## SOURCE EXCERPT:
<<<<

Though it also draws on stories of displaced middle-class workers, America: What Went Wrong? is dense with facts and figures. (Betrayal is a more accessible, less data-driven read.) But America does a masterful job of explaining how “the government rule book” of the 1980s promoted trade imbalances and hastened the destruction of American manufacturing; deprived workers of secure, well-paid jobs; helped dismantle the private pension system; and shifted the federal tax burden away from the wealthy by lowering both marginal rates and capital gains taxes. The book is a wide-ranging, painstakingly documented indictment—not just of business practices, but also of our democratically elected government. “Congress,” the authors write without equivocation, “has stood for the rich.”
Barlett and Steele make much of two relatively arcane features of the US tax code: the ability of businesses to reduce taxes by carrying net operating losses forward for several years, and by deducting interest payments on loans. They demonstrate how these tax breaks helped propel the merger-and-acquisition boom of the 1980s, and how the assumption of massive debt led to the contraction, and often destruction, of otherwise healthy companies.
This last refrain resurfaces, with a vengeance, in The Betrayal of the American Dream. One of the book’s case studies recounts a story well-known to media insiders: Barlett and Steele blame a single investor, the Florida-based money manager Bruce Sherman, for forcing the sale of the Knight-Ridder chain, owner of The Philadelphia Inquirer, The Miami Herald, the San Jose Mercury News, and other newspapers. Barlett and Steele describe the repercussions of Sherman’s involvement:
The troubles affecting former Knight-Ridder properties are part of an industry-wide trend that has hit all newspapers in the Internet era. But Sherman’s acquisition of a large bloc of the company’s stock on behalf of his clients served to drive up the company’s stock price in excess of its value and was a contributing factor to the papers’ later weaknesses in dealing with debt. Every former Knight-Ridder paper has gone through layoff after layoff, killed pensions, frozen benefits, mandated unpaid furloughs, or taken other harsh measures to try to remain viable.

>>>>

## EXTRACTED DATA:
<<<<

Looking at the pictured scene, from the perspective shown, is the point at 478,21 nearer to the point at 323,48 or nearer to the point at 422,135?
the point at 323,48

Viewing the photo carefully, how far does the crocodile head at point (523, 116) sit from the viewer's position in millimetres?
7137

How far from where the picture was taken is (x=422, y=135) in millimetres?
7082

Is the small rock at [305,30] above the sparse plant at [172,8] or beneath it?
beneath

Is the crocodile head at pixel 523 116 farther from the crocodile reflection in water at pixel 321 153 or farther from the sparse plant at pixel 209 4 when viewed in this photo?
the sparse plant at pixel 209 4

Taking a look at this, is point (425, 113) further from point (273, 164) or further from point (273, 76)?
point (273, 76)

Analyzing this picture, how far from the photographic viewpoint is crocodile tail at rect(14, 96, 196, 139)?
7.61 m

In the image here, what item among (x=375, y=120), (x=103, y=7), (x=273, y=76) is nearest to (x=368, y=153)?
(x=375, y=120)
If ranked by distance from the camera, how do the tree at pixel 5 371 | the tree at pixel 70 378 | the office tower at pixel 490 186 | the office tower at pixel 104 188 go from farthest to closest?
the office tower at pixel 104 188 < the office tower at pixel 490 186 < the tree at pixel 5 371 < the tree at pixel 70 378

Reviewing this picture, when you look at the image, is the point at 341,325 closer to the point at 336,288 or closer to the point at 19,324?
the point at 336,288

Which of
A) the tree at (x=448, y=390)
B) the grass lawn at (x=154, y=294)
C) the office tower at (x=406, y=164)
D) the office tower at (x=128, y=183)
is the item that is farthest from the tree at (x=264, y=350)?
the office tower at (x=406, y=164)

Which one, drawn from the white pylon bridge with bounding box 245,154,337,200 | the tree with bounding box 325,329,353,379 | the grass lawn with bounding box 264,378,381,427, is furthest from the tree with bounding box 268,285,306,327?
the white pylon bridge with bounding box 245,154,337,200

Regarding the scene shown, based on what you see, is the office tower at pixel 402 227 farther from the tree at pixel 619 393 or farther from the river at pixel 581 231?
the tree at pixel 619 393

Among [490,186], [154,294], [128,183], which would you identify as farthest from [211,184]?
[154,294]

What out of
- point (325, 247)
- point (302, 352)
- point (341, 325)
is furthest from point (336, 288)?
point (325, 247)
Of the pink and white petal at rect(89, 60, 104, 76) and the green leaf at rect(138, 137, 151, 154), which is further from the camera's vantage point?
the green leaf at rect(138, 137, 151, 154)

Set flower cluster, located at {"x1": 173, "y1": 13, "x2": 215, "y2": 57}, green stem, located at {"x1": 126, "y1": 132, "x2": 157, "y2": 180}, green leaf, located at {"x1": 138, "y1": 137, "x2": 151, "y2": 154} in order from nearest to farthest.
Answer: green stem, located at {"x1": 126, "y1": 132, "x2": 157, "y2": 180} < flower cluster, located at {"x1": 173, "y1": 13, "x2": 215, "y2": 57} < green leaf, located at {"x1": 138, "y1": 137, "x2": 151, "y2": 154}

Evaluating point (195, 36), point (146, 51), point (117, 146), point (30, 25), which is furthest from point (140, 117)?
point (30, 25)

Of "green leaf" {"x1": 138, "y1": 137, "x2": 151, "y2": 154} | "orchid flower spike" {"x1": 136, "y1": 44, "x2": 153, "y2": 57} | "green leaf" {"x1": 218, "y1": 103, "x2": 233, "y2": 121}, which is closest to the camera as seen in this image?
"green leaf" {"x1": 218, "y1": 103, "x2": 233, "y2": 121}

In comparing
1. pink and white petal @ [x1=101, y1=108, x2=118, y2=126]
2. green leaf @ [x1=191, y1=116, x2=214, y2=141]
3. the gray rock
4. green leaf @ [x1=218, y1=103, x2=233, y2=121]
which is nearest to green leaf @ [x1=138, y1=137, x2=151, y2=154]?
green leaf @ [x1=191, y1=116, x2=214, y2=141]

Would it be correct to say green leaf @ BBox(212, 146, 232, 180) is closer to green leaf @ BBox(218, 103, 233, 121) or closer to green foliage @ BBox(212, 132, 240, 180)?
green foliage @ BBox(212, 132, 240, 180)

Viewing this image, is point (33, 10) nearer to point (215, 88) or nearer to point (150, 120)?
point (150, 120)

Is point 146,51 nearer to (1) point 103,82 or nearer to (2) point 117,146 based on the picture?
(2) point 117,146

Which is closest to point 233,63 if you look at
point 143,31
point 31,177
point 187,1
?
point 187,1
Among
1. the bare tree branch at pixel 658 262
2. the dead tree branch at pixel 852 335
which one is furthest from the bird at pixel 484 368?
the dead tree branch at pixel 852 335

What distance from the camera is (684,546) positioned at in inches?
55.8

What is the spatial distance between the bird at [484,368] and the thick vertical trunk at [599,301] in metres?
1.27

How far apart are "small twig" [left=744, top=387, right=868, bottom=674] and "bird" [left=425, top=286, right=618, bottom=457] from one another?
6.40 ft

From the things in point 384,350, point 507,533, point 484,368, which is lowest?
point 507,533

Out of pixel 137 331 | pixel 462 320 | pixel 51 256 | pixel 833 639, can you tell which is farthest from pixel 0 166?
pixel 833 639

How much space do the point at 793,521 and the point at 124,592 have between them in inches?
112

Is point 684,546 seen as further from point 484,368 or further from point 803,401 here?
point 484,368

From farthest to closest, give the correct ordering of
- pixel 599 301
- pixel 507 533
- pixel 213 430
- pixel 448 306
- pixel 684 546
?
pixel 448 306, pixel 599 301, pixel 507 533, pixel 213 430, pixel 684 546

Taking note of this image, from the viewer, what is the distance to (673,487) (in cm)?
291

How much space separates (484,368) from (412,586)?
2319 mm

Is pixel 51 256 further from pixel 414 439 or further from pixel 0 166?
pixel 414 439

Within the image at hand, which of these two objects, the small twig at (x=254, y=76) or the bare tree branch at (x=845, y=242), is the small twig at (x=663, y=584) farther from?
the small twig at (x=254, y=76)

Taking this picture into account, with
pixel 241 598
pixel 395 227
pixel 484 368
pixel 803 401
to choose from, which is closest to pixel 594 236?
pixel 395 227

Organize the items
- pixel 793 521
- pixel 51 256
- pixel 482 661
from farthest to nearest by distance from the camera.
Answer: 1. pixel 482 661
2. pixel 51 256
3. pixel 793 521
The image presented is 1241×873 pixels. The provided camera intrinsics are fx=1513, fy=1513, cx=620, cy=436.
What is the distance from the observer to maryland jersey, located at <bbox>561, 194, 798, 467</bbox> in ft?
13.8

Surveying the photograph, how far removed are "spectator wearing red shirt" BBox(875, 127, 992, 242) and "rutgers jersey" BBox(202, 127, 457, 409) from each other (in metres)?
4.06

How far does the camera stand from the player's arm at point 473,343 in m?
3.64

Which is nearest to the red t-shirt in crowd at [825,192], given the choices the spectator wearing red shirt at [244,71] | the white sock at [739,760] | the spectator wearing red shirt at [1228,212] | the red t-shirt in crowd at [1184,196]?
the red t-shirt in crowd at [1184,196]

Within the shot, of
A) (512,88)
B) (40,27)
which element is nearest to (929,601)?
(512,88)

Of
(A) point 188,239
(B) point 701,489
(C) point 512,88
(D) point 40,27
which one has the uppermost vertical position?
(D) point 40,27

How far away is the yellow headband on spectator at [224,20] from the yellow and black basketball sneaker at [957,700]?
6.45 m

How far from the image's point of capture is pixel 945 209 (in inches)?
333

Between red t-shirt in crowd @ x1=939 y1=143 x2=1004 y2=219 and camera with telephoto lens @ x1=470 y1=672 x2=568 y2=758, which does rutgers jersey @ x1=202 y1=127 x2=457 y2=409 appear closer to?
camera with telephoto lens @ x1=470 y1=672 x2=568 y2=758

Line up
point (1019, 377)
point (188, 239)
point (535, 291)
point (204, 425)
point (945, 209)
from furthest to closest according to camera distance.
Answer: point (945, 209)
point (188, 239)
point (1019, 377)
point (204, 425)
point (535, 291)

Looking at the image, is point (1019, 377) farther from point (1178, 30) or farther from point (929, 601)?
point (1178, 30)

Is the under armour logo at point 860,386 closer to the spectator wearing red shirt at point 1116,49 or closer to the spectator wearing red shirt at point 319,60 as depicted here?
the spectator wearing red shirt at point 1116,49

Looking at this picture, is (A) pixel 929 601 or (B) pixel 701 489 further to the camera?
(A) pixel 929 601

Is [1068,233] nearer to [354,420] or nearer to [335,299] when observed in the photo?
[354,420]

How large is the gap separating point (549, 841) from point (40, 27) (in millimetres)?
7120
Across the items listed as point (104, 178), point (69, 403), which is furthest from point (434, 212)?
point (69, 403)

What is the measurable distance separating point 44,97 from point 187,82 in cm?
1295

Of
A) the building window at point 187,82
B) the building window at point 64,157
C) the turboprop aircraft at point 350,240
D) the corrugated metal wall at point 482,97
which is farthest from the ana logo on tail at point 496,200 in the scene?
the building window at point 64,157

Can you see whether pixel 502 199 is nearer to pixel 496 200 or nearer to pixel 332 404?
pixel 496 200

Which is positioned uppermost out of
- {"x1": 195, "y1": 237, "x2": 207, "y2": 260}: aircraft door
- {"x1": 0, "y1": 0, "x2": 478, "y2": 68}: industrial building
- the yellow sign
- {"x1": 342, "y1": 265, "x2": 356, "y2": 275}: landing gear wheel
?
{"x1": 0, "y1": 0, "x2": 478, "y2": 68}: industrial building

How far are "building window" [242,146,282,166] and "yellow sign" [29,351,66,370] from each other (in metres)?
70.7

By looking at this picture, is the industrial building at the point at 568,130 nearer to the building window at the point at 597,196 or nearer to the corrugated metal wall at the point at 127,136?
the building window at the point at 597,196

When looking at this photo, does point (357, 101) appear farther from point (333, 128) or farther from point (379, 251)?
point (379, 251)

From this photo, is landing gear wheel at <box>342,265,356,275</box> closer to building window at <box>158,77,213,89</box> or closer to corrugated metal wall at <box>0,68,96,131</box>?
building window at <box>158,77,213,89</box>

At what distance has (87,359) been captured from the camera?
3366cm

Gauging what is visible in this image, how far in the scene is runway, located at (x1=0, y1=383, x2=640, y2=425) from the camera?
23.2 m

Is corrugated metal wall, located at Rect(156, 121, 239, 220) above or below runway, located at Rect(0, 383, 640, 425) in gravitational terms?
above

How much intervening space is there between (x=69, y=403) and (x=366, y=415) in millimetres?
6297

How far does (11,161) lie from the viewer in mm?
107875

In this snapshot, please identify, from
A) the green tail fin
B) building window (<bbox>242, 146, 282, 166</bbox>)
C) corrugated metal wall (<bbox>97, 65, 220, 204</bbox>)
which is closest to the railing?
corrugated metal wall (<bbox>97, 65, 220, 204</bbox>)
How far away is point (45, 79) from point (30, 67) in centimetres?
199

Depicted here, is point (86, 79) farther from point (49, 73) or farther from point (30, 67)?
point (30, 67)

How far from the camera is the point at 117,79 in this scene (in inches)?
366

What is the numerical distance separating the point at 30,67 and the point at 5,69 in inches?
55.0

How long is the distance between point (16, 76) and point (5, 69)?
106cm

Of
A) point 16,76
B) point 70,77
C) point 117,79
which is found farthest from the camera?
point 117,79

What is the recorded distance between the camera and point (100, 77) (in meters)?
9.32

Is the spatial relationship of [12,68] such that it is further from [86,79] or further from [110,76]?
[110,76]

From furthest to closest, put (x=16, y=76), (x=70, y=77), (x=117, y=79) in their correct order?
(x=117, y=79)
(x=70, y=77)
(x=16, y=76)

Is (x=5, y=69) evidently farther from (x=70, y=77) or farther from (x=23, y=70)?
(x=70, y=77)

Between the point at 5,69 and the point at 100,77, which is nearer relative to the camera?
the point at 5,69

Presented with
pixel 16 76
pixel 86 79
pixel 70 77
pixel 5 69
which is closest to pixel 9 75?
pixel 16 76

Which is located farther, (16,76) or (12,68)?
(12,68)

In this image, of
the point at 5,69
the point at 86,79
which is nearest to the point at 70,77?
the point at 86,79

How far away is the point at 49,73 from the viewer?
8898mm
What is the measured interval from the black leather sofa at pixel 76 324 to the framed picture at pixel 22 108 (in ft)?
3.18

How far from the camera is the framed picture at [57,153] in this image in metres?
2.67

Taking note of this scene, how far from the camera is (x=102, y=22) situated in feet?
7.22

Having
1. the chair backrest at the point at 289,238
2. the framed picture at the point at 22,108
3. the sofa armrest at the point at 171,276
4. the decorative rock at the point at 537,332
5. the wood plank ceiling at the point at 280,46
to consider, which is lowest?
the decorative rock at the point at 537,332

>>>>

## EXERCISE BRIEF:
Copy out the stretch of the review from "Barlett and Steele make" through "otherwise healthy companies.", replacing "tax breaks" with "tax provisions".

## SOLUTION TO THE EXERCISE:
Barlett and Steele make much of two relatively arcane features of the US tax code: the ability of businesses to reduce taxes by carrying net operating losses forward for several years, and by deducting interest payments on loans. They demonstrate how these tax provisions helped propel the merger-and-acquisition boom of the 1980s, and how the assumption of massive debt led to the contraction, and often destruction, of otherwise healthy companies.